At that time, I had already heard many wonderful things about MiRXES and its technology. Later on, the co-founders asked me if I was interested to join MiRXES. I said yes, because I was intrigued by the technology’s potential and the company’s vision of detecting cancer early to save lives.
For a few years, it was a very busy when the company was small, but I have always been impressed by the founding team’s scientific rigor and passion, and that motivated me to stay and always strive to achieve better results.
2. Can you describe what a typical day in your life as MiRXES’ VP for R&D is like?
My typical day revolves around discussions. I usually spend 40 percent of my time talking to team members, discussing projects, looking at data, coordinating and brainstorming. I spend about another 40 percent of my time with other colleagues and external collaborators. There is always need for clear and precise communications to all stakeholders. I spend the rest of my time trying to keep up with the latest developments in the field.
3. You played a pivotal role in establishing MiRXES’ manufacturing operations at Tukang Innovation Grove. Did the team encounter any challenges in the process? How were these challenges overcome?
One major challenge we encountered was that there were no readily available guidelines on manufacturing, quality control and validations.
While manufacturing standards like ISO13485, and validation guidelines like Clinical Laboratory Improvement Amendments (CLIA) already exist to guide process verification and validation, they are largely focused on conventional diagnostic tests—whereas our test focuses on a single bio-analyte. These guidelines are not readily extendable when the test requires integrating the results from multiple analytes though an algorithm.
To overcome the challenge, we had to interpret the guidelines, identify the essential parameters the guidelines aimed to control and understand how these parameters would manifest through the algorithm. We held a lot of discussion with regulatory affairs and quality assurance to make sure the interpretations are both scientifically sound and compliant.
4. As VP for R&D, can you share with us what factors must be taken into consideration when developing new products?
The product’s impact is always the first consideration. To understand the impact, it’s always good to ask how a given product can change current clinical practices.
To be impactful, the diagnostic must be actionable—meaning that the information it provides can be used to make the best clinical decisions about care when it is needed the most. The diagnostic must also integrate well with existing the chain of diagnostics. After all, no diagnostic product should exist in vacuum. There are often upstream and downstream diagnostic procedures, so there has to be space to insert a new technology between the different tests to provide enough value.
Also, most diagnostic products are ordered by clinicians, run by lab technicians and tested on patients. Therefore, human factors should also be taken into consideration. A good technology will make a product accessible and robust, so that patients will be more likely to comply with the diagnostic procedure.
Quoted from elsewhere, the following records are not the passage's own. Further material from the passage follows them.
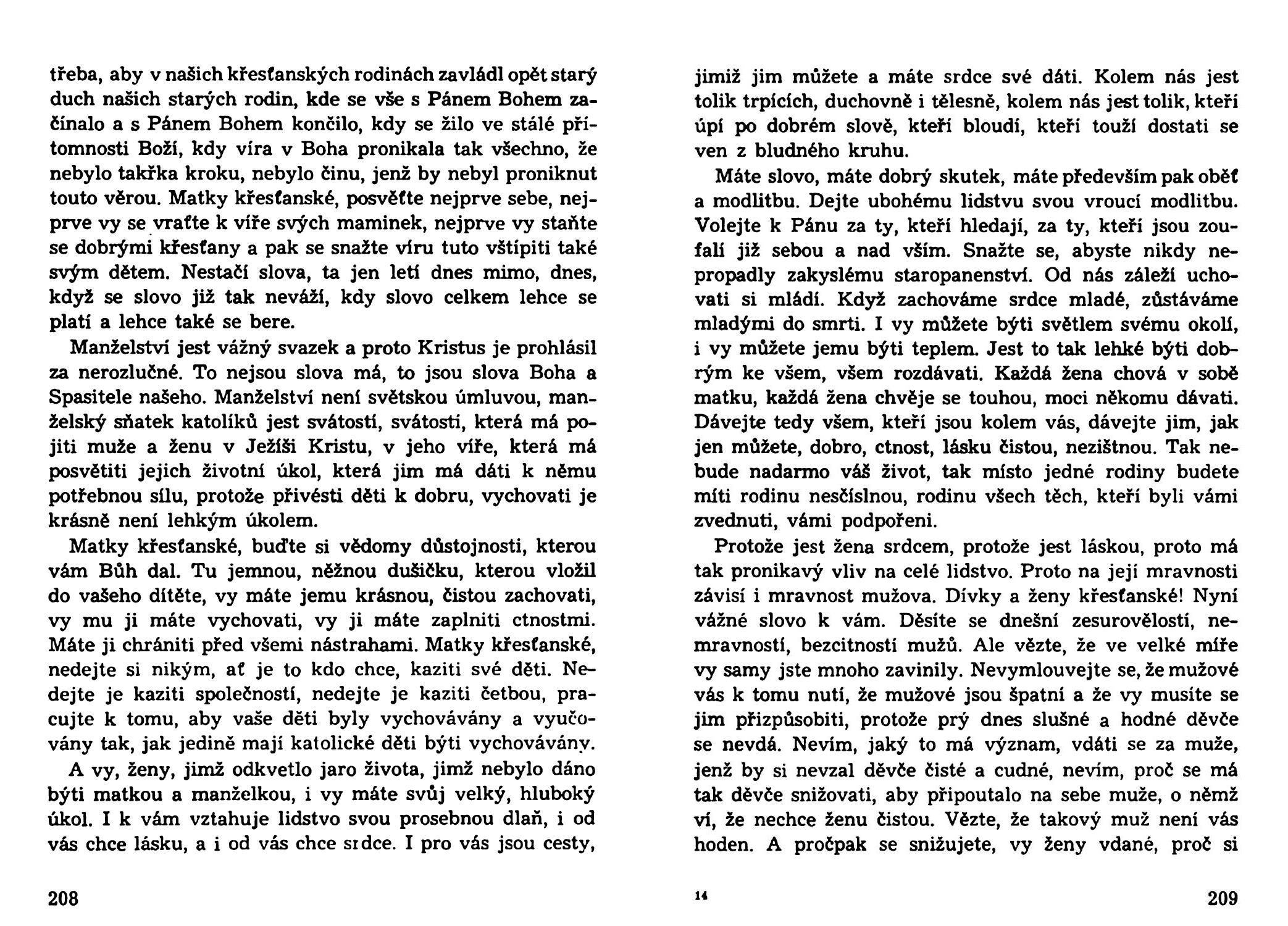 třeba, aby v našich křesťanských rodinách zavládl opět starý duch našich starých rodin, kde se vše s Pánem Bohem začínalo a s Pánem Bohem končilo, kdy se žilo ve stálé přítomnosti Boží, kdy víra v Boha pronikala tak všechno, že nebylo takřka kroku, nebylo činu, jenž by nebyl proniknut touto věrou. Matky křesťanské, posvěťte nejprve sebe, nejprve vy se vraťte k víře svých maminek, nejprve vy staňte se dobrými křesťany a pak se snažte víru tuto vštípiti také svým dětem. Nestačí slova, ta jen letí dnes mimo, dnes, když se slovo již tak neváží, kdy slovo celkem lehce se platí a lehce také se bere.

Manželství jest vážný svazek a proto Kristus je prohlásil za nerozlučné. To nejsou slova má, to jsou slova Boha a Spasitele našeho. Manželství není světskou úmluvou, manželský sňatek katolíků jest svátostí, svátostí, která má pojiti muže a ženu v Ježíši Kristu, v jeho víře, která má posvětiti jejich životní úkol, která jim má dáti k němu potřebnou sílu, protože přivésti děti k dobru, vychovati je krásně není lehkým úkolem.

Matky křesťanské, buďte si vědomy důstojnosti, kterou vám Bůh dal. Tu jemnou, něžnou dušičku, kterou vložil do vašeho dítěte, vy máte jemu krásnou, čistou zachovati, vy mu ji máte vychovati, vy ji máte zaplniti ctnostmi. Máte ji chrániti před všemi nástrahami. Matky křesťanské, nedejte si nikým, ať je to kdo chce, kaziti své děti. Nedejte je kaziti společností, nedejte je kaziti četbou, pracujte k tomu, aby vaše děti byly vychovávány a vyučovány tak, jak jedině mají katolické děti býti vychovávány.

A vy, ženy, jimž odkvetlo jaro života, jimž nebylo dáno býti matkou a manželkou, i vy máte svůj velký, hluboký úkol. I k vám vztahuje lidstvo svou prosebnou dlaň, i od vás chce lásku, a i od vás chce srdce. I pro vás jsou cesty,

208

jimiž jim můžete a máte srdce své dáti. Kolem nás jest tolik trpících, duchovně i tělesně, kolem nás jest tolik, kteří úpí po dobrém slově, kteří bloudí, kteří touží dostati se ven z bludného kruhu.

Máte slovo, máte dobrý skutek, máte především pak oběť a modlitbu. Dejte ubohému lidstvu svou vroucí modlitbu. Volejte k Pánu za ty, kteří hledají, za ty, kteří jsou zoufalí již sebou a nad vším. Snažte se, abyste nikdy nepropadly zakyslému staropanenství. Od nás záleží uchovati si mládí. Když zachováme srdce mladé, zůstáváme mladými do smrti. I vy můžete býti světlem svému okolí, i vy můžete jemu býti teplem. Jest to tak lehké býti dobrým ke všem, všem rozdávati. Každá žena chová v sobě matku, každá žena chvěje se touhou, moci někomu dávati. Dávejte tedy všem, kteří jsou kolem vás, dávejte jim, jak jen můžete, dobro, ctnost, lásku čistou, nezištnou. Tak nebude nadarmo váš život, tak místo jedné rodiny budete míti rodinu nesčíslnou, rodinu všech těch, kteří byli vámi zvednuti, vámi podpořeni.

Protože jest žena srdcem, protože jest láskou, proto má tak pronikavý vliv na celé lidstvo. Proto na její mravnosti závisí i mravnost mužova. Dívky a ženy křesťanské! Nyní vážné slovo k vám. Děsíte se dnešní zesurovělostí, nemravností, bezcitností mužů. Ale vězte, že ve velké míře vy samy jste mnoho zavinily. Nevymlouvejte se, že mužové vás k tomu nutí, že mužové jsou špatní a že vy musíte se jim přizpůsobiti, protože prý dnes slušné a hodné děvče se nevdá. Nevím, jaký to má význam, vdáti se za muže, jenž by si nevzal děvče čisté a cudné, nevím, proč se má tak děvče snižovati, aby připoutalo na sebe muže, o němž ví, že nechce ženu čistou. Vězte, že takový muž není vás hoden. A pročpak se snižujete, vy ženy vdané, proč si

14

209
There are other factors to consider, including technology feasibility, cost, timeline etc. Eventually we will evaluate the project as whole.
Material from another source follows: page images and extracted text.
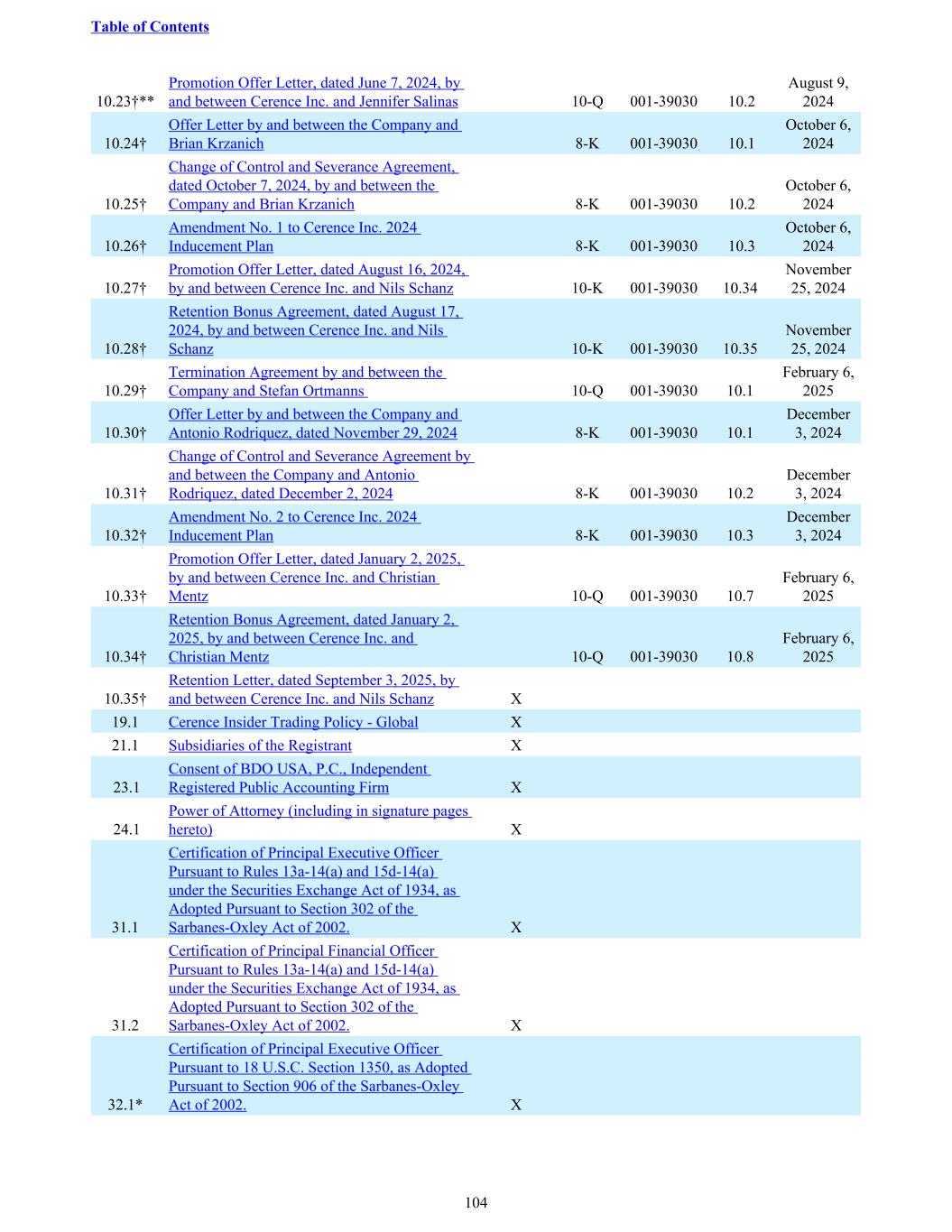 Table of Contents

| | | | | | | |
|---|---|---|---|---|---|---|
| 10.23†** | Promotion Offer Letter, dated June 7, 2024, by and between Cerence Inc. and Jennifer Salinas | | 10-Q | 001-39030 | 10.2 | August 9, 2024 |
| 10.24† | Offer Letter by and between the Company and Brian Krzanich | | 8-K | 001-39030 | 10.1 | October 6, 2024 |
| 10.25† | Change of Control and Severance Agreement, dated October 7, 2024, by and between the Company and Brian Krzanich | | 8-K | 001-39030 | 10.2 | October 6, 2024 |
| 10.26† | Amendment No. 1 to Cerence Inc. 2024 Inducement Plan | | 8-K | 001-39030 | 10.3 | October 6, 2024 |
| 10.27† | Promotion Offer Letter, dated August 16, 2024, by and between Cerence Inc. and Nils Schanz | | 10-K | 001-39030 | 10.34 | November 25, 2024 |
| 10.28† | Retention Bonus Agreement, dated August 17, 2024, by and between Cerence Inc. and Nils Schanz | | 10-K | 001-39030 | 10.35 | November 25, 2024 |
| 10.29† | Termination Agreement by and between the Company and Stefan Ortmanns | | 10-Q | 001-39030 | 10.1 | February 6, 2025 |
| 10.30† | Offer Letter by and between the Company and Antonio Rodriquez, dated November 29, 2024 | | 8-K | 001-39030 | 10.1 | December 3, 2024 |
| 10.31† | Change of Control and Severance Agreement by and between the Company and Antonio Rodriquez, dated December 2, 2024 | | 8-K | 001-39030 | 10.2 | December 3, 2024 |
| 10.32† | Amendment No. 2 to Cerence Inc. 2024 Inducement Plan | | 8-K | 001-39030 | 10.3 | December 3, 2024 |
| 10.33† | Promotion Offer Letter, dated January 2, 2025, by and between Cerence Inc. and Christian Mentz | | 10-Q | 001-39030 | 10.7 | February 6, 2025 |
| 10.34† | Retention Bonus Agreement, dated January 2, 2025, by and between Cerence Inc. and Christian Mentz | | 10-Q | 001-39030 | 10.8 | February 6, 2025 |
| 10.35† | Retention Letter, dated September 3, 2025, by and between Cerence Inc. and Nils Schanz | X | | | | |
| 19.1 | Cerence Insider Trading Policy - Global | X | | | | |
| 21.1 | Subsidiaries of the Registrant | X | | | | |
| 23.1 | Consent of BDO USA, P.C., Independent Registered Public Accounting Firm | X | | | | |
| 24.1 | Power of Attorney (including in signature pages hereto) | X | | | | |
| 31.1 | Certification of Principal Executive Officer Pursuant to Rules 13a-14(a) and 15d-14(a) under the Securities Exchange Act of 1934, as Adopted Pursuant to Section 302 of the Sarbanes-Oxley Act of 2002. | X | | | | |
| 31.2 | Certification of Principal Financial Officer Pursuant to Rules 13a-14(a) and 15d-14(a) under the Securities Exchange Act of 1934, as Adopted Pursuant to Section 302 of the Sarbanes-Oxley Act of 2002. | X | | | | |
| 32.1* | Certification of Principal Executive Officer Pursuant to 18 U.S.C. Section 1350, as Adopted Pursuant to Section 906 of the Sarbanes-Oxley Act of 2002. | X | | | | |

104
Can you share with us your philosophy when it comes to R&D?
At MiRXES, we aim to shape advanced technology into real-world and life-changing applications. To achieve this, we always work on the following principles:
- Be bold in adapting new technologies and trying out new ideas
- Be unrelenting in the search for improvement, including better solutions and more robust products
- Be strategic in pursuing research goals
- Finally, always bear in mind the human impact of R&D, as we work to improve the health and wellbeing of people’s lives.